== Directions ==
Recast the part of the listing below that runs from the line containing "What distance divides" down to the line containing "1372 millimetres" as a two-column CSV with the headers item and reply. Give one row per entry, with its text and its answer each in a single quoted field and any line breaks turned into spaces.

== Raw records ==
########################################

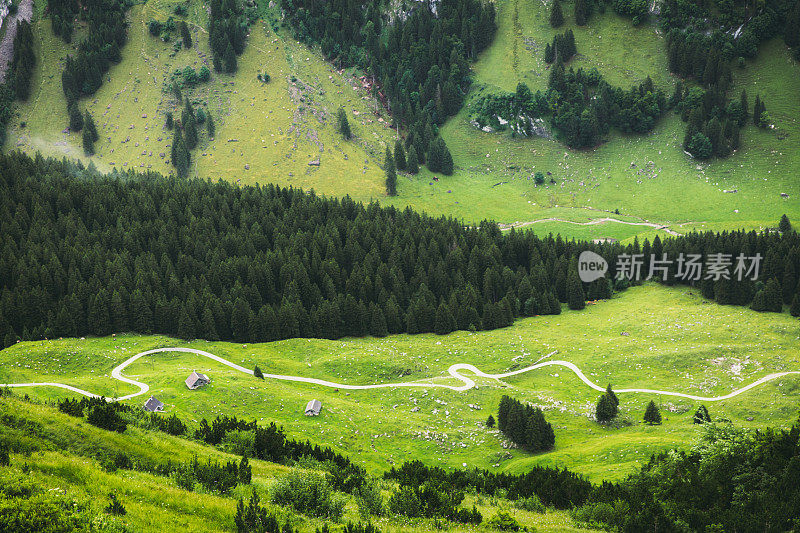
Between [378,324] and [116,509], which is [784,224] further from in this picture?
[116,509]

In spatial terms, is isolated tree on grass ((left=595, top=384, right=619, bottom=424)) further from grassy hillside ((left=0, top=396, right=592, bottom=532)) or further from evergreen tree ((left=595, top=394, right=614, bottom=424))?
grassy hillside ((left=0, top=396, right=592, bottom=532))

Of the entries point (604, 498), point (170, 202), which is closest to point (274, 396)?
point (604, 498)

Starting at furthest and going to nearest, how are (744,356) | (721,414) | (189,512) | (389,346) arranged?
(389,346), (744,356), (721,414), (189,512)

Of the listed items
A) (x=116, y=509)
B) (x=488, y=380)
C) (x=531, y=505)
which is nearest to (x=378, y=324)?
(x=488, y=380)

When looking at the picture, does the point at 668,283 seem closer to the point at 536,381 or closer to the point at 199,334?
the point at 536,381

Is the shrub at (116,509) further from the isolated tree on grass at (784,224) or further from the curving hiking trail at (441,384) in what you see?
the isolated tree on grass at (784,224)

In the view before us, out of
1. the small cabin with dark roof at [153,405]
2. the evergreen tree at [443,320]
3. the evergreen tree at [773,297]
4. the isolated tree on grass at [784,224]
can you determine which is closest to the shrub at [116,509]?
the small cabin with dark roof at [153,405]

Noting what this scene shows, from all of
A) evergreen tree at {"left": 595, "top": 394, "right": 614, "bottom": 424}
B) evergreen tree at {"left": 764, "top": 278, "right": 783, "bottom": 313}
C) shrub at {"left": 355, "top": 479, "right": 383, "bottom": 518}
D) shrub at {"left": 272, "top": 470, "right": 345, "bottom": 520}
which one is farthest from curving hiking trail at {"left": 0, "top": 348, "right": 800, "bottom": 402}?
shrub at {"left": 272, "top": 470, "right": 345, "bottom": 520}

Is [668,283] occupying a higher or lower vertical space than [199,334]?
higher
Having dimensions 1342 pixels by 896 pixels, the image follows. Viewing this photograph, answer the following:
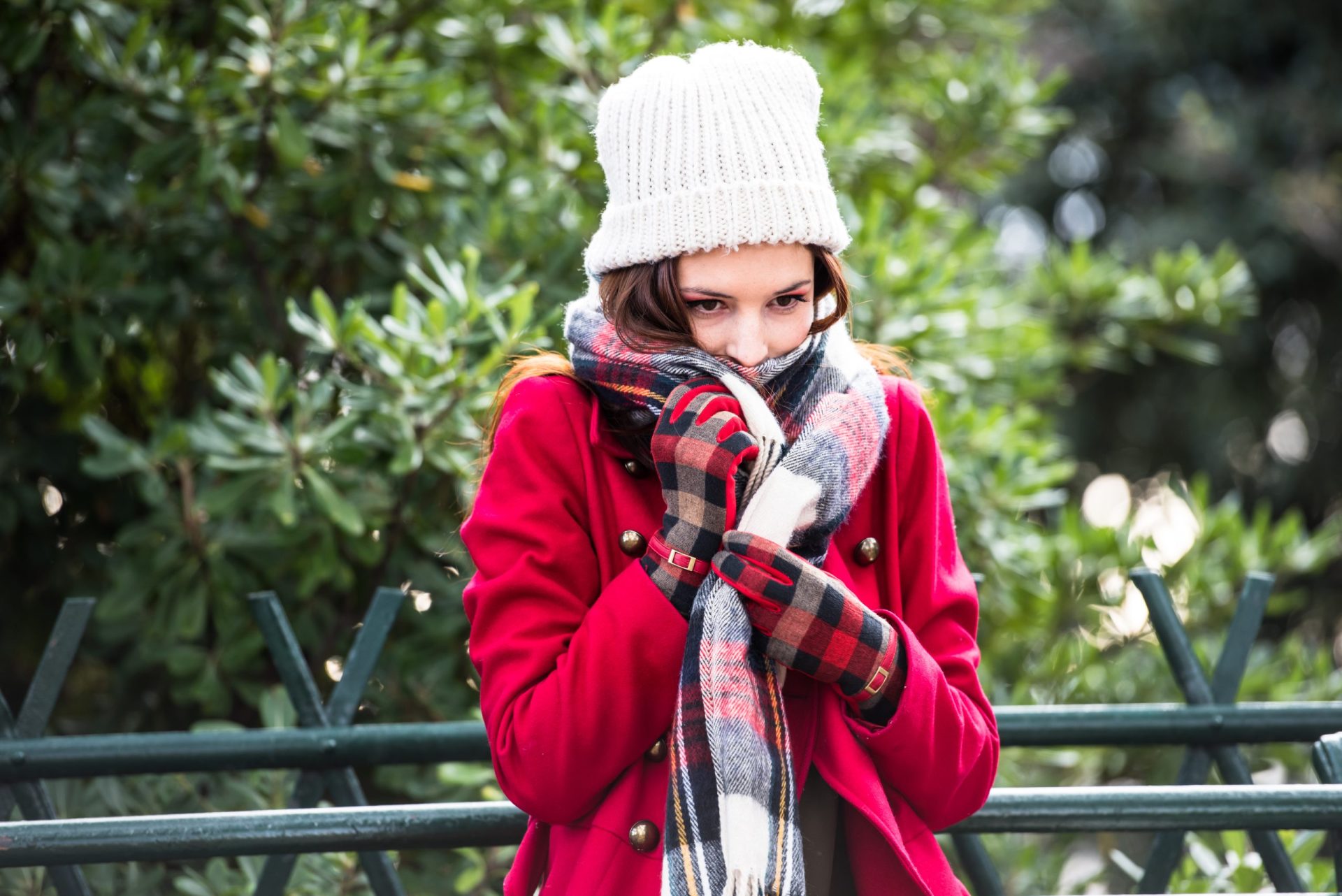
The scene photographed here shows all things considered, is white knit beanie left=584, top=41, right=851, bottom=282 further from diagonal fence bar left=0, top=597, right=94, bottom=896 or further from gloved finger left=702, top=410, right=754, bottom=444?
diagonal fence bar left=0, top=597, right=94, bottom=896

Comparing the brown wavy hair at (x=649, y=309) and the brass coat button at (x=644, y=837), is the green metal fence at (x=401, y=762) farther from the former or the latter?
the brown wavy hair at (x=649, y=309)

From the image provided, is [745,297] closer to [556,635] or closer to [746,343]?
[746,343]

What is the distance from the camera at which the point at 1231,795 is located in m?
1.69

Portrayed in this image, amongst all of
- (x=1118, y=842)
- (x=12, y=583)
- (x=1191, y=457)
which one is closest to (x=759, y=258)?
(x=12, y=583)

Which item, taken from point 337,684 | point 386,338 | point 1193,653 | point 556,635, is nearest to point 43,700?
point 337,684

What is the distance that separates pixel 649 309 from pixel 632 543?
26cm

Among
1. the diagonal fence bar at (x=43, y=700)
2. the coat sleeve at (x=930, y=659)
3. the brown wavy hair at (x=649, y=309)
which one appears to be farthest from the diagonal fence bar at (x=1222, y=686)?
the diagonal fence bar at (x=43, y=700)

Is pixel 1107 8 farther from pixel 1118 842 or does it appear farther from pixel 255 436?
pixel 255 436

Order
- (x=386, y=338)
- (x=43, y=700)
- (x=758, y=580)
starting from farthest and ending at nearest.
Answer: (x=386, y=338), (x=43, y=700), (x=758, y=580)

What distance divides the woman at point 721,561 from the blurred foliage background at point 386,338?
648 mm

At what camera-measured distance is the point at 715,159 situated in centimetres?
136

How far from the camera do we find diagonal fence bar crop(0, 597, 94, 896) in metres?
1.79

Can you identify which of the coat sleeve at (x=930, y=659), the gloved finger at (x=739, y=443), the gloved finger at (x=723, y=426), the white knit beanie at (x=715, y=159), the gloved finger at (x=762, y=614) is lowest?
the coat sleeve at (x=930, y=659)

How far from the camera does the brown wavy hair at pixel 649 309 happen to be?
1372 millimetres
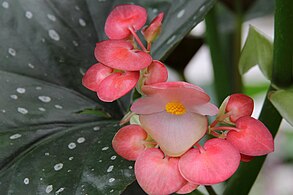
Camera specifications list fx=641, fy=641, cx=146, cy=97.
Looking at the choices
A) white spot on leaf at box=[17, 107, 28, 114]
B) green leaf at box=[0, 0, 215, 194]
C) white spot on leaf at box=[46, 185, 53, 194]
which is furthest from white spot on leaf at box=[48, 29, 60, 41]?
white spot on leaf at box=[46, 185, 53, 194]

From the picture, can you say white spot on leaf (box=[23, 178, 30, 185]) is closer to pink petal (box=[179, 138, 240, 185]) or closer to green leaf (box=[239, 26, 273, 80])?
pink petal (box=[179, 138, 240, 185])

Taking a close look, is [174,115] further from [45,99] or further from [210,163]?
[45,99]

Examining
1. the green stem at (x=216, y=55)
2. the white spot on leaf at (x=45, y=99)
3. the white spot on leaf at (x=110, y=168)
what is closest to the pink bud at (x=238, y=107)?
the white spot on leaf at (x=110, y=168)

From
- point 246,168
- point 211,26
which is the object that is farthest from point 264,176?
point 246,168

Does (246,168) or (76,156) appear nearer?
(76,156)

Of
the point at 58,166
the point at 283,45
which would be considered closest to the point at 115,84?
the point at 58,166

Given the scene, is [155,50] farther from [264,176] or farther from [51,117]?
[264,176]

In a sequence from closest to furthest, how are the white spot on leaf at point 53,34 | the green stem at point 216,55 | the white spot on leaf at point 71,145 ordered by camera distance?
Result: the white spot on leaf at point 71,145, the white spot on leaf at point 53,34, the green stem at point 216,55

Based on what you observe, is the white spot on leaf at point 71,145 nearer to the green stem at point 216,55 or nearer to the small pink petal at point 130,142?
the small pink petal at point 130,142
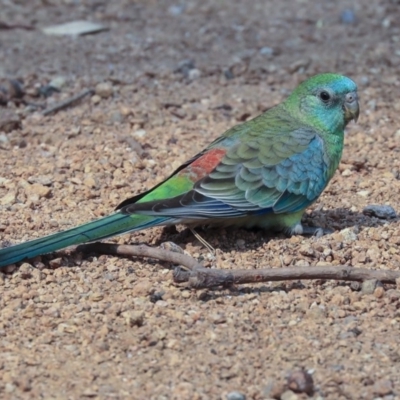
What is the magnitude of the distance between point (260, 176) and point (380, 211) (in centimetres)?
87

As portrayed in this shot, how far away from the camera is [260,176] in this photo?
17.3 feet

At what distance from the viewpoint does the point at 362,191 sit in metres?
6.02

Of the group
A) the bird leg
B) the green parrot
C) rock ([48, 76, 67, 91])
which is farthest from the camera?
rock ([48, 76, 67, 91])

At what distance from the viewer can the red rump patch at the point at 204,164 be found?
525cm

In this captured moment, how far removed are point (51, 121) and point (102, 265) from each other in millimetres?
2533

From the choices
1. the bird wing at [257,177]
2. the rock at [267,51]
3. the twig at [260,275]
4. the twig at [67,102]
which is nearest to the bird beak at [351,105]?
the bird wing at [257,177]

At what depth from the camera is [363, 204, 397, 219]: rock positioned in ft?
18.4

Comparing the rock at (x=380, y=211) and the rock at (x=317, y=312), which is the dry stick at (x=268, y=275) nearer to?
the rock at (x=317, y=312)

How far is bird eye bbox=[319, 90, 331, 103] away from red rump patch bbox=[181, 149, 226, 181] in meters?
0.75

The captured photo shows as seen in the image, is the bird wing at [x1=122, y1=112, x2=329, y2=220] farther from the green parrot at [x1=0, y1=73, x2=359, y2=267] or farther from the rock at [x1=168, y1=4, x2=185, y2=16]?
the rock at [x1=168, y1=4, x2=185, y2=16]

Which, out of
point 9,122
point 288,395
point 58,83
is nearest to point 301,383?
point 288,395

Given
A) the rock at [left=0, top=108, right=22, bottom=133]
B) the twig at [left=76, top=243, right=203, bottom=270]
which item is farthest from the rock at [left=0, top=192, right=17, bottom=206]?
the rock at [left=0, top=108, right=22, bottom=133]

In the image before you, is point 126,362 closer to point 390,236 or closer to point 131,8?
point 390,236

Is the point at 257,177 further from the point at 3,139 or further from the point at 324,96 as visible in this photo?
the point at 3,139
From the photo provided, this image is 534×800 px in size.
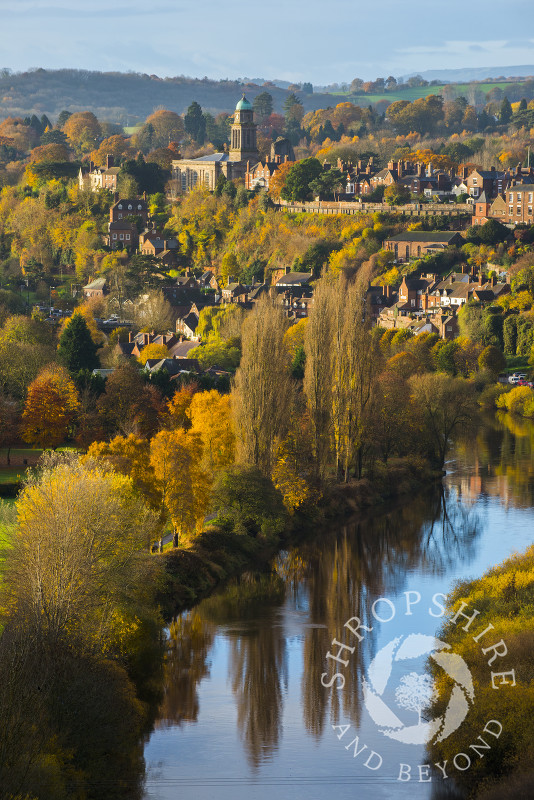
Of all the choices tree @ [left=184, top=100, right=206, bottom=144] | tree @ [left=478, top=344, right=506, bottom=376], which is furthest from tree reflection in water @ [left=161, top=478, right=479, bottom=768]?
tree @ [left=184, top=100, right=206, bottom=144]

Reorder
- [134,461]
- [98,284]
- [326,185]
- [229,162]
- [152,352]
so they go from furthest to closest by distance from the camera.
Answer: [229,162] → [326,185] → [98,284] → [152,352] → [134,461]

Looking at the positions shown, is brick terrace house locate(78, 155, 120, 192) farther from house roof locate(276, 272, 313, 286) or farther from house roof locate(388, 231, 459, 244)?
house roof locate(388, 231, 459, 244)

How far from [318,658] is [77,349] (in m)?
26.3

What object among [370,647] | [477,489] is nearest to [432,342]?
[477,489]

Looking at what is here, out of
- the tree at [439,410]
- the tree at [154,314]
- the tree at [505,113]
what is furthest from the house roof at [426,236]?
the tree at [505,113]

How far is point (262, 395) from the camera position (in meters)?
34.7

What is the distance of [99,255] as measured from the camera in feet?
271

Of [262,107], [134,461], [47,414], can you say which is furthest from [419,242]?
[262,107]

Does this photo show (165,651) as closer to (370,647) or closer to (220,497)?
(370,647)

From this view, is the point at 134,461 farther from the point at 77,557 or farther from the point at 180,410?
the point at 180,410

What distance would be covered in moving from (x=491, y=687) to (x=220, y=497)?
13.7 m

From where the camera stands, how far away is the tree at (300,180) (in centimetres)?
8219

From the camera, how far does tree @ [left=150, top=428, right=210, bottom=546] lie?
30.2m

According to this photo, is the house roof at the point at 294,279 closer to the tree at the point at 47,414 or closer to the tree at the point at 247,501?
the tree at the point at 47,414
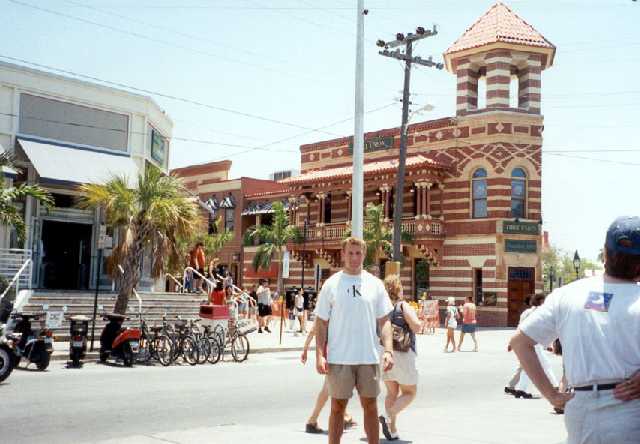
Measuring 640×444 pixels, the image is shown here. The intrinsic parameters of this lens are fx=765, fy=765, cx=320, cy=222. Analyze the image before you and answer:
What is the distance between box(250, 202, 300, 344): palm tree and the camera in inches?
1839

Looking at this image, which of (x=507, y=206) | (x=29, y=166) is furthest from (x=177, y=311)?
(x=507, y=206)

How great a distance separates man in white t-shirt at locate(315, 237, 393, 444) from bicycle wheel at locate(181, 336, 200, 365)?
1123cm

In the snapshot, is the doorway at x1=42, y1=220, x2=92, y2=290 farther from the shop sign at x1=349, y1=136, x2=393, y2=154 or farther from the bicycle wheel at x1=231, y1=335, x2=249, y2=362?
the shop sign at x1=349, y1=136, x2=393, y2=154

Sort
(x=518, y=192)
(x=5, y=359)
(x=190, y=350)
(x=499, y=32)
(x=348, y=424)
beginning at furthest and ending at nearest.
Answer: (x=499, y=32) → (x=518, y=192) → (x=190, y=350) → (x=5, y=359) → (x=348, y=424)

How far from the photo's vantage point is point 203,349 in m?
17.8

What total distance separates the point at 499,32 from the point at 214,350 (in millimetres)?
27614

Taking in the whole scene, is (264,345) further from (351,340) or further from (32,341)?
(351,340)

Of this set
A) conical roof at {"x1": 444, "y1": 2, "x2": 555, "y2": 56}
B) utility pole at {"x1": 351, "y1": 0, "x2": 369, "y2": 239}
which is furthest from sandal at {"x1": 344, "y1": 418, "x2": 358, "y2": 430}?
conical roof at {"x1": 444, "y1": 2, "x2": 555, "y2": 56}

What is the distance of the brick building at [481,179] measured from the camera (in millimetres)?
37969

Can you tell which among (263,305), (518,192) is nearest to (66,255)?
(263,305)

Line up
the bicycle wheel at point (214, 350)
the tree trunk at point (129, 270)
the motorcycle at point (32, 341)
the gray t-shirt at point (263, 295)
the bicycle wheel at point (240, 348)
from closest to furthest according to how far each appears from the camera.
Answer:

########################################

== Expected answer ==
item,reply
"What distance divides the woman at point 721,561 from the blurred foliage background at point 386,338?","648 mm"
"At what camera-measured distance is the point at 715,159 situated in centimetres?","136"
"How far from the camera do we find diagonal fence bar crop(0, 597, 94, 896) in metres?","1.79"
"Can you identify which of the coat sleeve at (x=930, y=659), the gloved finger at (x=739, y=443), the gloved finger at (x=723, y=426), the white knit beanie at (x=715, y=159), the gloved finger at (x=762, y=614) is lowest?","the coat sleeve at (x=930, y=659)"
"How far from the camera does the brown wavy hair at pixel 649 309 happen to be?","1372 millimetres"